从上面的日志可以看你出，这里有多个线程都阻塞在了UserController的第18行，说明这是一个阻塞点，也就是导致该接口比较缓慢的原因。

 4. 某个线程进入WAITING状态

 

对于这种情况，这是比较罕见的一种情况，但是也是有可能出现的，而且由于其具有一定的“不可复现性”，因而我们在排查的时候是非常难以发现的。笔者曾经就遇到过类似的这种情况，具体的场景是，在使用CountDownLatch时，由于需要每一个并行的任务都执行完成之后才会唤醒主线程往下执行。而当时我们是通过CountDownLatch控制多个线程连接并导出用户的gmail邮箱数据，这其中有一个线程连接上了用户邮箱，但是连接被服务器挂起了，导致该线程一直在等待服务器的响应。最终导致我们的主线程和其余几个线程都处于WAITING状态。

对于这样的问题，查看过jstack日志的读者应该都知道，正常情况下，线上大多数线程都是处于 TIMED_WAITING状态，而我们这里出问题的线程所处的状态与其是一模一样的，这就非常容易混淆我们的判断。解决这个问题的思路主要如下：

• 通过grep在jstack日志中找出所有的处于 TIMED_WAITING状态的线程，将其导出到某个文件中，如a1.log，如下是一个导出的日志文件示例：

 

"Attach Listener" #13 daemon prio=9 os_prio=31 tid=0x00007fe690064000 nid=0xd07 waiting on condition [0x0000000000000000]

"DestroyJavaVM" #12 prio=5 os_prio=31 tid=0x00007fe690066000 nid=0x2603 waiting on condition [0x0000000000000000]

"Thread-0" #11 prio=5 os_prio=31 tid=0x00007fe690065000 nid=0x5a03 waiting on condition [0x0000700003ad4000]

"C1 CompilerThread3" #9 daemon prio=9 os_prio=31 tid=0x00007fe68c00a000 nid=0xa903 waiting on condition [0x0000000000000000]

• 等待一段时间之后，比如10s，再次对jstack日志进行grep，将其导出到另一个文件，如a2.log，结果如下所示：

"DestroyJavaVM" #12 prio=5 os_prio=31 tid=0x00007fe690066000 nid=0x2603 waiting on condition [0x0000000000000000]
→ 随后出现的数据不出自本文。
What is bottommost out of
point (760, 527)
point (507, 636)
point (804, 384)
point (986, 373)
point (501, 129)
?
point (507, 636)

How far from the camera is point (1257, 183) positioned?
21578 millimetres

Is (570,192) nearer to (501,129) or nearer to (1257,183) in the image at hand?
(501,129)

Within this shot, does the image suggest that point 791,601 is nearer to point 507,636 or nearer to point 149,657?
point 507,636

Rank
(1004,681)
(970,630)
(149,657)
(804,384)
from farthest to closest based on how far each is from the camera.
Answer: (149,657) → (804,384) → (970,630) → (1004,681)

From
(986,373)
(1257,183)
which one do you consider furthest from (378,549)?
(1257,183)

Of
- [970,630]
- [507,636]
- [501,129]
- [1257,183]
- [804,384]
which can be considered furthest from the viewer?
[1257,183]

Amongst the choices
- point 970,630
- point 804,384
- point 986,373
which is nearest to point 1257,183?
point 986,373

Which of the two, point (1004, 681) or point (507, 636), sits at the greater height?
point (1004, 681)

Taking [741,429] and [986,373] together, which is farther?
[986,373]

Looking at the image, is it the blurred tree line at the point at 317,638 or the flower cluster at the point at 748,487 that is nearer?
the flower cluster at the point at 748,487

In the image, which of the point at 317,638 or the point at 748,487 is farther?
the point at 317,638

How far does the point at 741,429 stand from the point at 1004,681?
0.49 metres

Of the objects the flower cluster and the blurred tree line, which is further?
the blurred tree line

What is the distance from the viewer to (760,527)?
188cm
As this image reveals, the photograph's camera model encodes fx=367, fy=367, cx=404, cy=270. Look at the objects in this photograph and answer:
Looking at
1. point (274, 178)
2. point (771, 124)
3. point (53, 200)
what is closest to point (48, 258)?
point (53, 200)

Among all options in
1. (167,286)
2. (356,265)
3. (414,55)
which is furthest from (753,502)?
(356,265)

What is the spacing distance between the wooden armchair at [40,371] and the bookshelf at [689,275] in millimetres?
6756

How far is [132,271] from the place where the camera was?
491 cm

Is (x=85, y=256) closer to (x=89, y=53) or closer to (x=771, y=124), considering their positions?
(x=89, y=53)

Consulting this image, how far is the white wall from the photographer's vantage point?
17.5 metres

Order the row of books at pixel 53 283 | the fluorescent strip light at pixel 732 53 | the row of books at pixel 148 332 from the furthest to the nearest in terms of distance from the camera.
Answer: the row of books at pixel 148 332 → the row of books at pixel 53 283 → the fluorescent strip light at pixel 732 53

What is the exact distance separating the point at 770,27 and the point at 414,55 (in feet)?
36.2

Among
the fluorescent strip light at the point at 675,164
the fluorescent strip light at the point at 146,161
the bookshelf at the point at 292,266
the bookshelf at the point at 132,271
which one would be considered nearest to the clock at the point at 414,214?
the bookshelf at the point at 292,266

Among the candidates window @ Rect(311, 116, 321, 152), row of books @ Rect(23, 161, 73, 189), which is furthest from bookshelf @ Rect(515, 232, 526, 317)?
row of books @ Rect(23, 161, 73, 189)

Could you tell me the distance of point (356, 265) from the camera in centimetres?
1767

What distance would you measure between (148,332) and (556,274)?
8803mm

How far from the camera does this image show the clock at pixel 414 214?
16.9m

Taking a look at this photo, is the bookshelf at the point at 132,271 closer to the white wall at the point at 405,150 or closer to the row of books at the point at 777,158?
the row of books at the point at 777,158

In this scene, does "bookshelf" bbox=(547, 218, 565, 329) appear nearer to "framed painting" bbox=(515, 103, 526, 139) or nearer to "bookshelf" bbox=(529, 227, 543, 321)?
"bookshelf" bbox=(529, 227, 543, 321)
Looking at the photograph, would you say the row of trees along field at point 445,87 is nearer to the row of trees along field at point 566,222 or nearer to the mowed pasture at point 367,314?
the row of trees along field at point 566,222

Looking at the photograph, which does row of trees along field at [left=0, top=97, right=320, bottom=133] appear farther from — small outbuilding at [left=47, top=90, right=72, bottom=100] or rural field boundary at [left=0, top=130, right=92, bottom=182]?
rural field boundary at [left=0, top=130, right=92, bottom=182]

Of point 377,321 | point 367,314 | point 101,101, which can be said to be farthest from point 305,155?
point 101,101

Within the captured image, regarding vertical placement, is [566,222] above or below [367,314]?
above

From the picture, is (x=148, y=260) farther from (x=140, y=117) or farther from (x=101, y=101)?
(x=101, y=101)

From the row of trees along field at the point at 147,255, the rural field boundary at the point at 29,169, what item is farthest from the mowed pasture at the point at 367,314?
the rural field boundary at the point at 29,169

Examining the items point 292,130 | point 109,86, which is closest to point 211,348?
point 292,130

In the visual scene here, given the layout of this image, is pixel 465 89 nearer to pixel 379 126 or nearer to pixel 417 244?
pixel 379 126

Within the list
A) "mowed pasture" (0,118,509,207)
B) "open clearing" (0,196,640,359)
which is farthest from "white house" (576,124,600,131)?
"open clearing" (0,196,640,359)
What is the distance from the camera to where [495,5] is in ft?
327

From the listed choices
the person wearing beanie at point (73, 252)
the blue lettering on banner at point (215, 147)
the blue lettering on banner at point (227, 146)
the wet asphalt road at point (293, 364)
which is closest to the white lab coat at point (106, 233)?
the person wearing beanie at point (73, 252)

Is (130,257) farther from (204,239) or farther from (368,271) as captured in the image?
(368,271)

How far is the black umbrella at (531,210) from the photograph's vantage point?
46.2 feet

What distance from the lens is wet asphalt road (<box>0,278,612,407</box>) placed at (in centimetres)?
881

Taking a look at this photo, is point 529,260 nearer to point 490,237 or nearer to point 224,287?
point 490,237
"Thread-0" #11 prio=5 os_prio=31 tid=0x00007fe690065000 nid=0x5a03 waiting on condition [0x0000700003ad4000]

"VM Periodic Task Thread" os_prio=31 tid=0x00007fe68d114000 nid=0xa803 waiting on condition

• 重复步骤2，待导出3~4个文件之后，我们对导出的文件进行对比，找出其中在这几个文件中一直都存在的用户线程，这个线程基本上就可以确认是包含了处于等待状态有问题的线程。因为正常的请求线程是不会在20~30s之后还是处于等待状态的。

• 经过排查得到这些线程之后，我们可以继续对其堆栈信息进行排查，如果该线程本身就应该处于等待状态，比如用户创建的线程池中处于空闲状态的线程，那么这种线程的堆栈信息中是不会包含用户自定义的类的。这些都可以排除掉，而剩下的线程基本上就可以确认是我们要找的有问题的线程。通过其堆栈信息，我们就可以得出具体是在哪个位置的代码导致该线程处于等待状态了

这里需要说明的是，我们在判断是否为用户线程时，可以通过线程最前面的线程名来判断，因为一般的框架的线程命名都是非常规范的，我们通过线程名就可以直接判断得出该线程是某些框架中的线程，这种线程基本上可以排除掉。而剩余的，比如上面的 Thread-0，以及我们可以辨别的自定义线程名，这些都是我们需要排查的对象。

经过上面的方式进行排查之后，我们基本上就可以得出这里的 Thread-0就是我们要找的线程，通过查看其堆栈信息，我们就可以得到具体是在哪个位置导致其处于等待状态了。如下示例中则是在SyncTask的第8行导致该线程进入等待了。

"Thread-0" #11 prio=5 os_prio=31 tid=0x00007f9de08c7000 nid=0x5603 waiting on condition [0x0000700001f89000]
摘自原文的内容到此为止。